GIVEN RECORDS Block Start

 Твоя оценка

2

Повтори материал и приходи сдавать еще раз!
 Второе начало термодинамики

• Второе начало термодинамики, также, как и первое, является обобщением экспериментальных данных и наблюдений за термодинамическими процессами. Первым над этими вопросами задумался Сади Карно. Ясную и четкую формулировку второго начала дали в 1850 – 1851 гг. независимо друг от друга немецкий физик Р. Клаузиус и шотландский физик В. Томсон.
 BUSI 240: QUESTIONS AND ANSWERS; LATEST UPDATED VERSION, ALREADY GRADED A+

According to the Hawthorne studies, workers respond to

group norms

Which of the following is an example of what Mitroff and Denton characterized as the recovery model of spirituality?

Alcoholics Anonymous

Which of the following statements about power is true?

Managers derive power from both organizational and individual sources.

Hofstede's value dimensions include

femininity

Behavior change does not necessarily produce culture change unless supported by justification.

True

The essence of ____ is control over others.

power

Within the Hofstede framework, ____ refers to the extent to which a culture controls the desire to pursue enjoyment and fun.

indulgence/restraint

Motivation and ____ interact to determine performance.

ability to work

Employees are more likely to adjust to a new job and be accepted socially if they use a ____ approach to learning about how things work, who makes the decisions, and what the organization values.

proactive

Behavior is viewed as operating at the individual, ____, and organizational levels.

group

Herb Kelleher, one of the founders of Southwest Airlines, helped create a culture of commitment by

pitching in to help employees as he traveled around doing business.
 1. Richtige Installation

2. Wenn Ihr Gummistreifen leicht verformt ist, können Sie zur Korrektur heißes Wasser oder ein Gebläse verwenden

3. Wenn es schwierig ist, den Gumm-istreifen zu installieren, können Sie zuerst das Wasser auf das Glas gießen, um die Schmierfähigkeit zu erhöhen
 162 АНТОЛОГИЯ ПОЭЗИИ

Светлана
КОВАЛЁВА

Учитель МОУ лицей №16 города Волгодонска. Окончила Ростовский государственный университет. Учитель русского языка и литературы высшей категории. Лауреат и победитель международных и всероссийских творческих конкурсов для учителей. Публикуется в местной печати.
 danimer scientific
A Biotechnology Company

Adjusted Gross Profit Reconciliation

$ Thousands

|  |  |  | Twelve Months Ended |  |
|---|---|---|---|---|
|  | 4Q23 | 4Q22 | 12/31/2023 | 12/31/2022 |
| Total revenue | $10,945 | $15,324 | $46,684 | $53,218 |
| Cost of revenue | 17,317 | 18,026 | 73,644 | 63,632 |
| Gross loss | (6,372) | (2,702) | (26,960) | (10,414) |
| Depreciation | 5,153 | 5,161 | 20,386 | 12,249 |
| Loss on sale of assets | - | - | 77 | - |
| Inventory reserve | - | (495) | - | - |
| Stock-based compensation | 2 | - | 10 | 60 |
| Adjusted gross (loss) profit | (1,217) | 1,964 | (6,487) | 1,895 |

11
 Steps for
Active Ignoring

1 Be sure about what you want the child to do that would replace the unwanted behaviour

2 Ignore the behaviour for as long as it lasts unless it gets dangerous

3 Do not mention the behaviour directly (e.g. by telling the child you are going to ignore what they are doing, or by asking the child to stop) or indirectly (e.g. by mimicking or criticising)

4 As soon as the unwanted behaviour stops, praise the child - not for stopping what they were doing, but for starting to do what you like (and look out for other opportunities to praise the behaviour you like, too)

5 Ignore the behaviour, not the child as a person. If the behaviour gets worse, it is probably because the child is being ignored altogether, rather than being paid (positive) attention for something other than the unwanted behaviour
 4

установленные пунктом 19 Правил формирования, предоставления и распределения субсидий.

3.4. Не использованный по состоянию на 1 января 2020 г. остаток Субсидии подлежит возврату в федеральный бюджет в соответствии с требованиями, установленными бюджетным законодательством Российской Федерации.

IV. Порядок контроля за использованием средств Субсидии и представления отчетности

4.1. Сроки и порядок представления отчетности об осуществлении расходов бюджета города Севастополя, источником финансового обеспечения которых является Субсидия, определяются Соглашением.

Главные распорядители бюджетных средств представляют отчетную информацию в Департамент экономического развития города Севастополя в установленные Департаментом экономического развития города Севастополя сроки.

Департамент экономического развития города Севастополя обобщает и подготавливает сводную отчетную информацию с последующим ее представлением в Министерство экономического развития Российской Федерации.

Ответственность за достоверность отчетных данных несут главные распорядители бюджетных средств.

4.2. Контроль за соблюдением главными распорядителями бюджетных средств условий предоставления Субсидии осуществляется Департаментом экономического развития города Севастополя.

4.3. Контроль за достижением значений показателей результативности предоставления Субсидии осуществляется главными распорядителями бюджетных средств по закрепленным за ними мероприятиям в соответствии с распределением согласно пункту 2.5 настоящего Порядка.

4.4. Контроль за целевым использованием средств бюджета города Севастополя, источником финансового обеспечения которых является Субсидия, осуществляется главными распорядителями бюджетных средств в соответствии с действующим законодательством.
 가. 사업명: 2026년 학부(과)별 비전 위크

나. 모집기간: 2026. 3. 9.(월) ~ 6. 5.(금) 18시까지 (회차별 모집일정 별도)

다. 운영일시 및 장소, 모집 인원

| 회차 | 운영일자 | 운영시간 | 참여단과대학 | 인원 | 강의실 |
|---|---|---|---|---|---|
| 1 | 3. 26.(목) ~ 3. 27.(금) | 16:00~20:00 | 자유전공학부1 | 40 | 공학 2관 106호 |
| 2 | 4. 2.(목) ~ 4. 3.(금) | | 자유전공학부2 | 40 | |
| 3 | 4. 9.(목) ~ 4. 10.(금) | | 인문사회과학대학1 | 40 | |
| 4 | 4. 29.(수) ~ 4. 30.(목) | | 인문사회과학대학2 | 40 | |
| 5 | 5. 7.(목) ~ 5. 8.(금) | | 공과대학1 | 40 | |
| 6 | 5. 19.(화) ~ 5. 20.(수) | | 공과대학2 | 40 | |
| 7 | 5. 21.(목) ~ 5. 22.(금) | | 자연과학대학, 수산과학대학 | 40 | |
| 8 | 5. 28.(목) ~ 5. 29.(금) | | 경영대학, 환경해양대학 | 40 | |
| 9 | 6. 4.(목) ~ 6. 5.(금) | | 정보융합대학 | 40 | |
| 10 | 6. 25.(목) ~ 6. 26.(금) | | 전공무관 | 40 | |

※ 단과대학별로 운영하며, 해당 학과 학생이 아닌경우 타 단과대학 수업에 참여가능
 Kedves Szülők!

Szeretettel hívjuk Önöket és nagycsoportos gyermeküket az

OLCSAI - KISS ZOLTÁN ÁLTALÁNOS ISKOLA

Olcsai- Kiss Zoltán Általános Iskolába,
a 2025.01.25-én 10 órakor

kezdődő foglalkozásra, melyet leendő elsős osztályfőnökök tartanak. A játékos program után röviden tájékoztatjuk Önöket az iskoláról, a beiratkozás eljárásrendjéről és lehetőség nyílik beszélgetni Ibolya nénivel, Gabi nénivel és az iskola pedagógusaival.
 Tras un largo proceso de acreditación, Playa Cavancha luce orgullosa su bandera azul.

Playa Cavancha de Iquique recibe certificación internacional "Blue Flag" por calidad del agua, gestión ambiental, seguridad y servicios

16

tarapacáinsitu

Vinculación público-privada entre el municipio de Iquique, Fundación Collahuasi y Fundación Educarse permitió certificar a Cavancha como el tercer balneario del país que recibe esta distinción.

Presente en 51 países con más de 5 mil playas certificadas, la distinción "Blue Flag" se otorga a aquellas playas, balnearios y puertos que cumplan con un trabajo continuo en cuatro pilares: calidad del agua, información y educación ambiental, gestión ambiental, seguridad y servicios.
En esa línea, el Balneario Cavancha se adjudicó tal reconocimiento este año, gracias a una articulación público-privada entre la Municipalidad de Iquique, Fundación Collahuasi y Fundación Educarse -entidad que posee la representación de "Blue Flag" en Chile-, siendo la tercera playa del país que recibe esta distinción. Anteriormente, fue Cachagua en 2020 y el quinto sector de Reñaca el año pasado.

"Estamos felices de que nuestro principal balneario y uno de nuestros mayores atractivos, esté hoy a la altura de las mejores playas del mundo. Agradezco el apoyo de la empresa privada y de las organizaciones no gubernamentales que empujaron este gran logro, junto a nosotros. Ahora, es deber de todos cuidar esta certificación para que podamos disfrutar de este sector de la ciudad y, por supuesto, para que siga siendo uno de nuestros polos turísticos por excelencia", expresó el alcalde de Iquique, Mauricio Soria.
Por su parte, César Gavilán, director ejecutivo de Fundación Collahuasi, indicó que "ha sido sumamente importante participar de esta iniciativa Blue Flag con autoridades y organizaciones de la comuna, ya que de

GIVEN RECORDS Block End

**EXERCISE**
Start with the line above that contains "Twelve Months Ended" and stop after the line that contains "20,386 | 12,249 |". Output those lines exactly, and only those.

**SOLUTION BELOW**
|  |  |  | Twelve Months Ended |  |
|---|---|---|---|---|
|  | 4Q23 | 4Q22 | 12/31/2023 | 12/31/2022 |
| Total revenue | $10,945 | $15,324 | $46,684 | $53,218 |
| Cost of revenue | 17,317 | 18,026 | 73,644 | 63,632 |
| Gross loss | (6,372) | (2,702) | (26,960) | (10,414) |
| Depreciation | 5,153 | 5,161 | 20,386 | 12,249 |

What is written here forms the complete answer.